Stronghold

August 27, 2008

2028 January 15 21:01
Test Year 1, Day 238, 9:30 MST
Tau, White Towers

The White Towers weren’t white. Xin had drawn the name from Tolkein. Officially, ten days after reading Wolf’s report of the monolith trees, he had established a research station five hundred meters up one of the larger specimens in the grove. In practice, even then the Revere Company had sensed the need for a fortress, so they had given the project their blessing and support.

On the top of tree, layered amongst the slowing moving parts of the bud, were a hundred kilowatts worth of solar cells. Hidden wires led down to fuel accumulators and batteries in the erosional cavities that were inhabited. Rainwater was channeled from runnels in the trunk into holding tanks. At six and four hundred meters altitude, on opposite sides of the trunk, were ledges that could serve as landing pads for the helicopters. Living quarters, food storage, and a modestly supplied servicing shop were here and in smaller cavities that were accessible by high-level climbing or internal fissures. The monolith’s core was off limits, of course. Only the dead insulation wood of the outer fifty meters could be used. But even that made a large and very secure installation.

The internal tunnels had been eaten out by a slow-eating and very large relative to the insulworm grubs that had been such a problem in the first year. As far as Zhujing could tell, the grubs did nothing to aid the tree and were true parasites, so they had been burned out and the tunnels slightly extended to connect the inhabited levels. The entire place was very rough around the edges and nowhere near as comfortable as campus had been, but it was safe.

When he’d arrived with the evacuating Berets, Delbert had ordered a half-dozen watch posts, on top and on adjacent trees, before tracking down Zijun and starting to take stock. Gera arrived at the base by raft, with the remnants of pika and their one prisoner. They had left their vehicles in a reasonably distant hiding spot. Hildenstoy found a party of escapees with Marriner and his violin in its case and led them until they were picked up by one of the choppers a day’s hard drive away from MIT. Julia Morbidini’s guards had gotten her away, but Rob Lesikk, the last of the Four, was either dead or in MIT’s hospital under Chao’s guards.

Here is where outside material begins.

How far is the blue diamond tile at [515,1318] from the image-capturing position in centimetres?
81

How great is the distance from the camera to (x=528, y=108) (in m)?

Two days in, an approximate count was available. All but two of the Revere Company had survived, making the force seventy-six including Delbert. Fifteen of those had sufficient skill at commando-type operations to be termed Black Berets, although the distinction was not that important at present. In addition to Zhujing and the ten other Techers who had been at the White Towers before the rebellion started, a total of three hundred and fifteen, including half of the infants, had escaped the Failure offensive. If the estimates of a little over two hundred left actively fighting for Chao (or Maness, to follow the official line) and three hundred and fifty dead were correct, that left about five thousand ‘civilians’ contained within the radius of the hostage bomb.

Chao’s forces could not attack the Towers. They had no air force, and any improvised missile could be struck down fifty kilometers away by the choppers’ countermeasures. Ground operations were impossible in the swamp. Even if a missile could get through, nothing in Chao’s arsenal, even one of the bombs, would destroy the tree. But neither could the oligarchs and the cadets attack campus.

Kathryn and Delbert both did the math as people showed up. Figure thirty-eight cadets on duty at any time. Twelve at the guard posts and eight in air operations to move and tamper-safe the fuel stations against any wandering Failures and lay more spread out across southern Massachusetts. That left twenty in a shift available for ground scouting, retrieving outlying infrastructure, resettling the refugees and training them into a fighting force. Even without the hostage situation, they were greatly outnumbered.